The stark reality of it all.

It hit me this morning as to why I have gotten down these last few days. It was that knock at the door and as I opened it a rather drowned looking postman was stood with a letter in his hand. "Does Kathryn Kelly live here?" he asked I replied "yep she does" and then we went onto saying how bad the weather was as he handed me my letter. Inside was the documents I requested from the deed poll section in the UK and then it all came flooding to me. This is it, I thought and my heart started to race. The dreams I have had for all these years are finally becoming reality, but what if I wanted to carry on living that dream?, what if I was to wake up in the morning and this was all really a bad nightmare? can i really cope with what could be a very lonely life in addition to the one I already have?
These were questions that have been and still are flooding through my head about a fantasy turning into reality. Will there be a happily ever after for me or will I still be see as the Ogre that everybody hates and wants to harm?

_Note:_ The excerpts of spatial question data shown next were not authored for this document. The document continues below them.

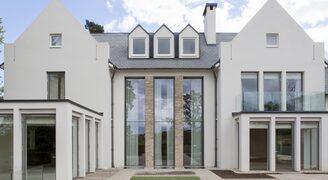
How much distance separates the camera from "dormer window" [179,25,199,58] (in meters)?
28.7

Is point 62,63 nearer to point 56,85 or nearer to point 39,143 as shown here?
point 56,85

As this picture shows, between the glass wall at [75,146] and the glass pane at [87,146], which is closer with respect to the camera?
the glass wall at [75,146]

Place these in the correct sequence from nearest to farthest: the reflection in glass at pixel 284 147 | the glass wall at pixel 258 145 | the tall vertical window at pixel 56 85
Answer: the glass wall at pixel 258 145
the reflection in glass at pixel 284 147
the tall vertical window at pixel 56 85

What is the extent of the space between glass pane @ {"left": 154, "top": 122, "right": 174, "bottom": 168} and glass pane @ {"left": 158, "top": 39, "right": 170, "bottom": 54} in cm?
475

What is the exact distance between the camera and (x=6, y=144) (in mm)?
18469

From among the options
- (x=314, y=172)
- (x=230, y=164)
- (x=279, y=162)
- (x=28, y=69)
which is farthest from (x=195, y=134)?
(x=28, y=69)

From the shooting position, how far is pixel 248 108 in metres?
25.6

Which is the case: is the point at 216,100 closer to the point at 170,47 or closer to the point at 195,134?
the point at 195,134

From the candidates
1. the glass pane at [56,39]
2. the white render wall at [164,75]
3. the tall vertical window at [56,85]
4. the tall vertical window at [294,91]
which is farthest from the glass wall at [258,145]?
the glass pane at [56,39]

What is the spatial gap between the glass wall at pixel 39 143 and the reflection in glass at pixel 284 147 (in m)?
12.6

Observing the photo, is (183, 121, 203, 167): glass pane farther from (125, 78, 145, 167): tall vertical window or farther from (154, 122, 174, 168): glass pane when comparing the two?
(125, 78, 145, 167): tall vertical window

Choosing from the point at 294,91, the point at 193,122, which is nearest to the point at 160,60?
the point at 193,122

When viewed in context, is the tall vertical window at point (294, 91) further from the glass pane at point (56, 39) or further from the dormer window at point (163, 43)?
the glass pane at point (56, 39)

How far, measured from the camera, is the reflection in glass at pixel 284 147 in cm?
2466
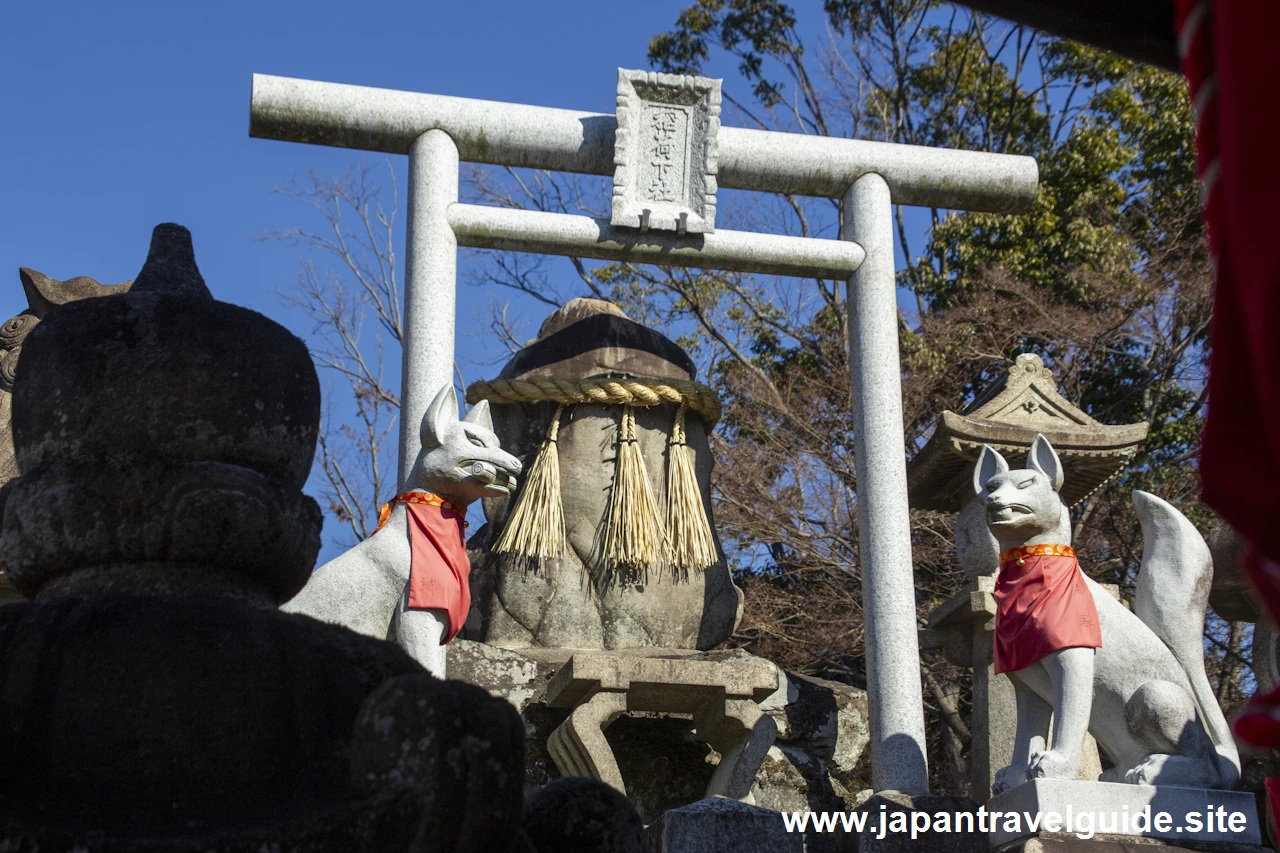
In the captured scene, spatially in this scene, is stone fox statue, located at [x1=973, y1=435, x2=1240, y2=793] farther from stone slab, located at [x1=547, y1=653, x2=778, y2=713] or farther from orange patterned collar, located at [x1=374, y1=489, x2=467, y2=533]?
orange patterned collar, located at [x1=374, y1=489, x2=467, y2=533]

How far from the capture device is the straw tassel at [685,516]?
6.02m

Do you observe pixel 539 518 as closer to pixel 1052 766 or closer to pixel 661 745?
pixel 661 745

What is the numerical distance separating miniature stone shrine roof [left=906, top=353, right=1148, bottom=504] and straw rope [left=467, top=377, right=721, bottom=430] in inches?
50.5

Right now I am confused as to what is really best. I have no real friends here and those that I have are only holding on because they think that this is a passing phase of my life.

2 comments:

Debbie K said...

Dear Katey
My heart goes out to you my friend.

You are making huge changes to your life, you are entitled to feel frightened & uncertain.
Go at the pace that suits you.
Change only what you feel you have to. Just keep taking little steps. Gradually pushing your boundaries. Try not to bottle things up. Keep talking to someone.

Transitioning is no miracle cure.
I only transitioned because I had no other option. GD dominated my every thought, destroyed my concentration. Depression nearly killed me. Anti-depressants turned me into a zombie. I simply ceased to function as a human being. I could not feel my emotions. When I calmly planned my own suicide I realised I needed to make changes. I needed to face my fears.

Until we begin to accept /like ourselves we struggle to make friends.

I had zero confidence, no self belief. If my transition failed I had no where else to go. I could easily & in fact probably, have swapped one lot of problems for a whole lot more. If you do not have your health you have nothing. I have no regrets even if I fail. I now know my truth.

May be try & visualise where you see yourself in 5 years time, if you do not transition. Then imagine where you could be if you do. It is all about finding a balance to your life.
Transitioning does not have to be the only answer. It has to be right for you.

I am happier than I have ever been in my entire life. It is in the end a leap of faith for us.
I never ever imagined some one as shy & anxious as I, could ever survive this life but I have. A miracle happened. I have discovered a self belief I would never have dared dream possible.

I am still vulnerable, still anxious but I have peace in my heart & my mind. It has taken me as long as it takes to get here. I still have a long way to go. I have gone backwards side ways, frozen in a pit of self pity, you name it.

My humble point is I only transitioned when I was ready & I too was frightened.

Love
Debbie

Lucie G said...

As ever Debbie has covered it all, I would say there is no right or wrong path and don't feel you have to take one path. You can pause, detour or carry on if you so wish.

It is only human to feel nerves at such a time. Find some good people to talk to.

I have no agenda. My only wish is that you find happiness.